## WHAT NEEDS TO BE DONE
Every line of the data should be written out exactly, with the pictures left out.

## SUPPLIED DATA
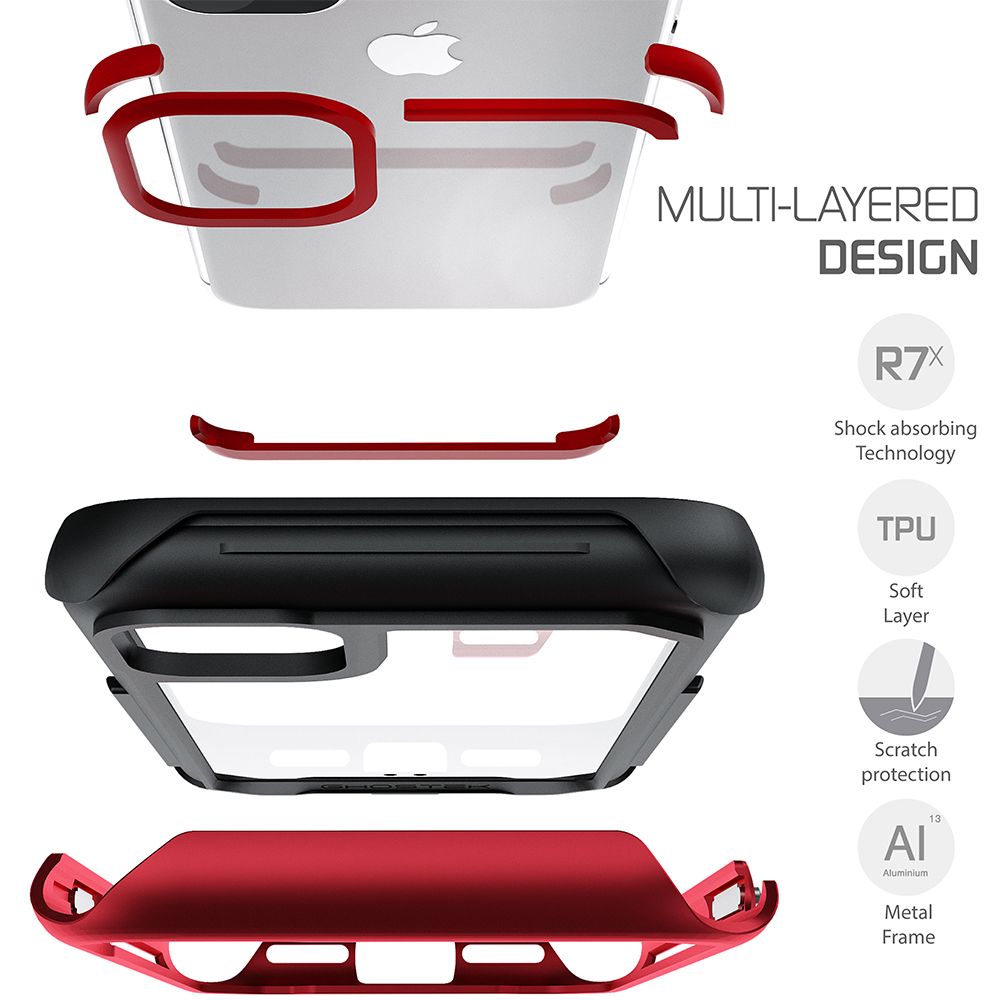 ATOMIC SLIM 3 for iPhone 11 / XI  - Military Grade Aluminum Case [Pink]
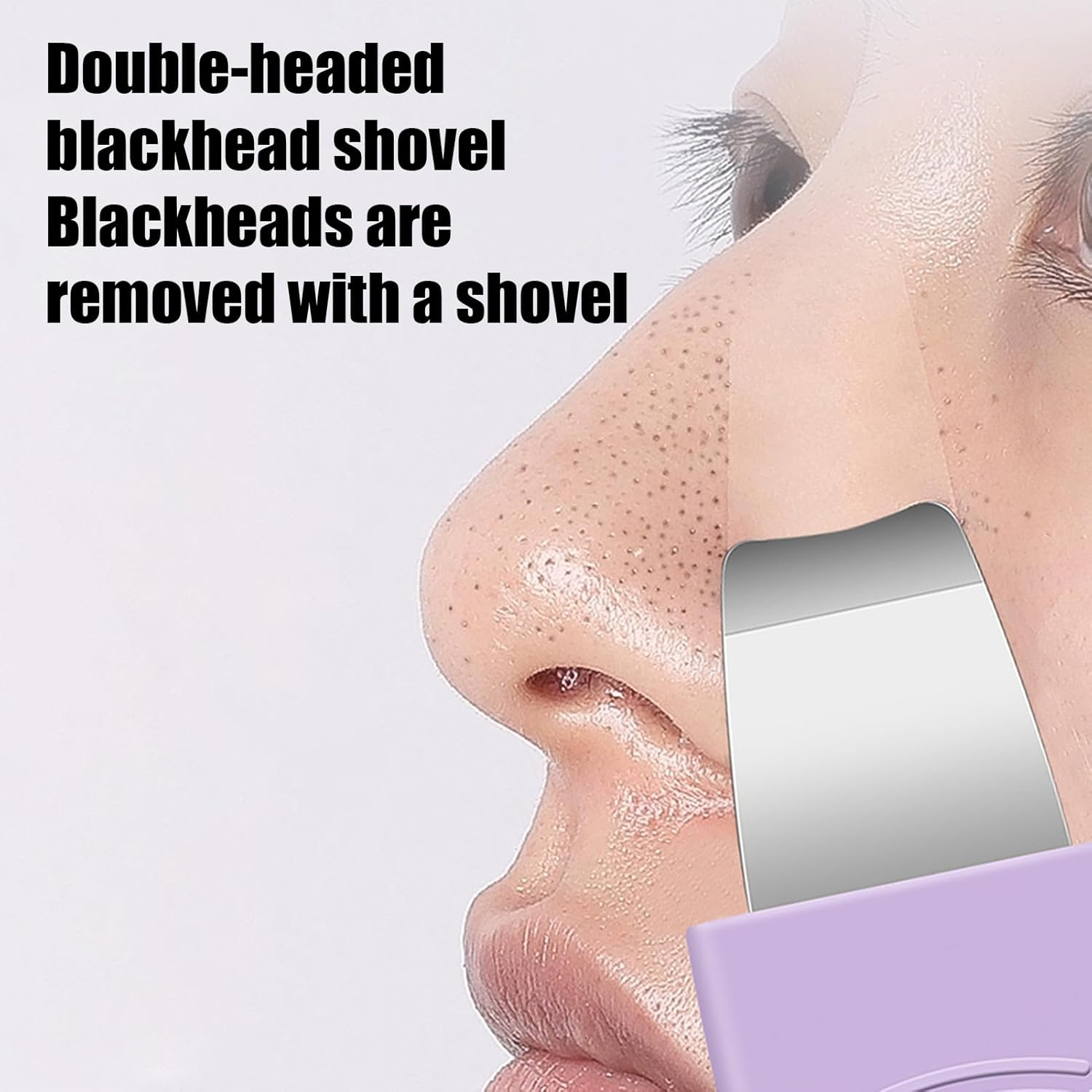 Face Scraper Tool,Pimple Scraper Tool | Facial Whitehead Remover Spatula for Chin Cheek in Morning Night Home Travel Spa Shower Women Men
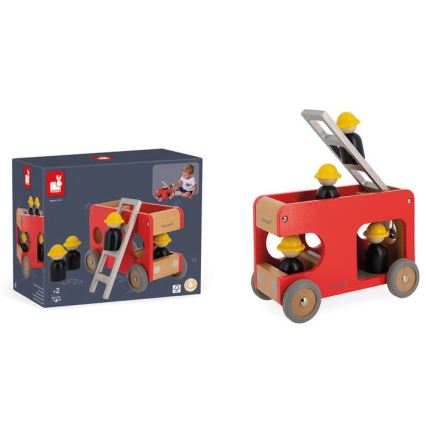 Janod - Wooden fire truck BOLID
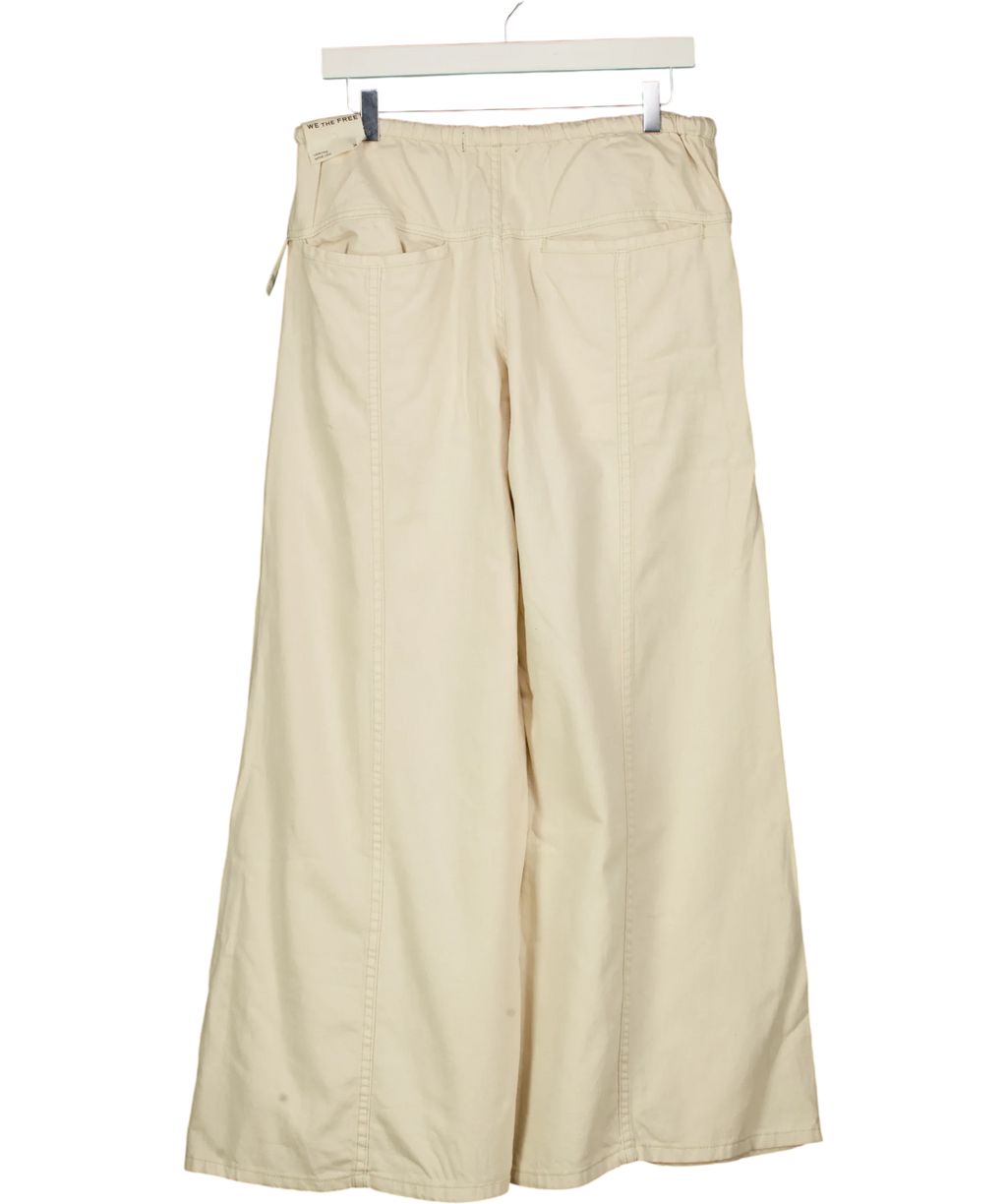 Free People Cream Veritas Wide Leg, size UK XS — back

## ANSWER TO THE PROBLEM
 ATOMIC SLIM 3 for iPhone 11 / XI  - Military Grade Aluminum Case [Pink]
 Face Scraper Tool,Pimple Scraper Tool | Facial Whitehead Remover Spatula for Chin Cheek in Morning Night Home Travel Spa Shower Women Men
 Janod - Wooden fire truck BOLID
 Free People Cream Veritas Wide Leg, size UK XS — back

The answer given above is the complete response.